Business cards have always been the go-to move in making new contacts – that age-old tradition; you give them yours, they give you theirs, and then you never call each other again - and yet for decades they haven’t really changed. And that's where Moo.com comes in.

Utilising NFC technology, the company is behind a new batch of techno-savvy business cards (due 2013) that holds a whole lot more than perfunctory contact information.

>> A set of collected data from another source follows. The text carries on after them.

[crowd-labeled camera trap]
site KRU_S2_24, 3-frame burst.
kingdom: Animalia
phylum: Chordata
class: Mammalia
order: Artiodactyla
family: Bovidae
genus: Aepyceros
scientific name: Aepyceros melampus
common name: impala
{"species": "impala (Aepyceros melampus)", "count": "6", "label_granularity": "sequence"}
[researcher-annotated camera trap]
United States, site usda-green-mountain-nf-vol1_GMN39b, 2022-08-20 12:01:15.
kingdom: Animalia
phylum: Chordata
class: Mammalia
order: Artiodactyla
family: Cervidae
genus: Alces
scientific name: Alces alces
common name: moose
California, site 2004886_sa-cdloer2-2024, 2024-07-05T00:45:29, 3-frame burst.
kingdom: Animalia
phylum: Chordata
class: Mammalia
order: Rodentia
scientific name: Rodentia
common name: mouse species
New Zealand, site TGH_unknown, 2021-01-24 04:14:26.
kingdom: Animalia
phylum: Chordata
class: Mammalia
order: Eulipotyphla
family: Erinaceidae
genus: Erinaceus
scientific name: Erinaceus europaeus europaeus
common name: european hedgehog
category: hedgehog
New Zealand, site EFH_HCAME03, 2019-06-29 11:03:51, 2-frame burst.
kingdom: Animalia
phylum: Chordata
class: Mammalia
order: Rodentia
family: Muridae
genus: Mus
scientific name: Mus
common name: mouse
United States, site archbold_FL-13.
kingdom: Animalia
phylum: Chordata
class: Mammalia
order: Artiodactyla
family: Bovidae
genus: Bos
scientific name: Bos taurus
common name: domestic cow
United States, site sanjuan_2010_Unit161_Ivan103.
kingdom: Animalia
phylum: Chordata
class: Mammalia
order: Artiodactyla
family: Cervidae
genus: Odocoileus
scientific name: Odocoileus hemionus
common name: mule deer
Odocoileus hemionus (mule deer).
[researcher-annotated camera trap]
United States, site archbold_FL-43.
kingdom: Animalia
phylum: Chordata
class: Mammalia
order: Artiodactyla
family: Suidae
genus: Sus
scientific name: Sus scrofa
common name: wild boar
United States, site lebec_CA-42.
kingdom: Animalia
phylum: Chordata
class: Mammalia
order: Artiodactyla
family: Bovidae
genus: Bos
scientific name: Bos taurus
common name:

And what that means is the company has equipped each card with a small NFC (Near Field Communication) microchip that will lead the smartphone scanning it to perform a set of pre-defined actions depending on what the card's owner has put in place. It might be that a quick scan takes the recipient to the owners' personalised biography on the company's website, a Google Maps location of a business, a link to an online portfolio of work or, more intriguing still, present a direct download link to a particular App or piece of music (say for a musician). So far, the possibilities are quite impressive , and as needlessly elaborate as the owner wishes, with customers freely able to reprogram the chip to suit their individual needs.

But while the future of NFC looks wholly inviting, there are still a good portion of new and upcoming phones avoiding the technology. Apple, for one, has omitted near-field communication with the iPhone 5, and you'd have to assume others will follow in its wake. Yet, it'll only be in coming up with new and interesting ways, like this, to use NFC that phone manufacturers will take note and really pay attention to the market it serves. Maybe this is the start of something brilliant.